■ **Document text**:

--*--

# Artisan roast Janszoon Blend



## Neill (Jun 26, 2013)

I've just finished a bag of janszoon blend from artisan roast. Really enjoyed this blend. To my untrained palate I got loads of chocolate in the espresso and lovely caramel/choclate flavour in milk.

Anyone else tried it?

I've a bag of their jagong village Sumatran to get through now. I'll probably brew it in chemex and aeropress.

Sent from my iPhone using Tapatalk 2


----------



## shrink (Nov 12, 2012)

yep.... Artisan are quite local to me, so i go in and pick up 1kg bags. Its a good blend, on the darker side of medium, rich, intense and chocolatey as you say. I'd suggest trying Extract Original too and see what you make of it.


----------



## Neill (Jun 26, 2013)

shrink said:


> yep.... Artisan are quite local to me, so i go in and pick up 1kg bags. Its a good blend, on the darker side of medium, rich, intense and chocolatey as you say. I'd suggest trying Extract Original too and see what you make of it.


I'll give it a go thanks. I've had a look at their site before but never got round to trying.

Sent from my iPhone using Tapatalk 2


----------



## bignorry (Mar 19, 2013)

love the janszoon, only problem is their pricing is inconsistent so for the amount of coffee I'm buying

Rave is far better to buy from.Also stopped buying when two of the 250g bags I bought were not sealed properly

and got no reply to an email I sent.Doesn't stop me from going in for a coffee when passing though.


----------



## Neill (Jun 26, 2013)

--*--

■ **Data shown**:
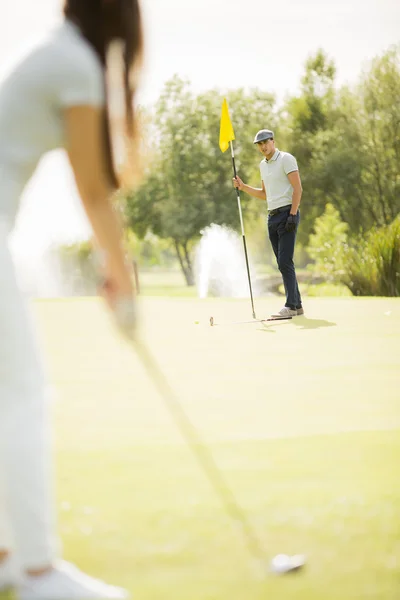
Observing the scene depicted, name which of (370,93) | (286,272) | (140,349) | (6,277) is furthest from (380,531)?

--*--

Decide whether each statement agrees with the Janszoon blend thread above. Answer yes or no for each, and quote the words of the thread that settle it. (a) shrink buys the blend in 1kg bags. (b) Neill expects to brew the Sumatran coffee in a French press. (c) bignorry got a reply to an email about the bags.

(a) Yes: "so i go in and pick up 1kg bags"
(b) No: "I'll probably brew it in chemex and aeropress."
(c) No: "got no reply to an email I sent"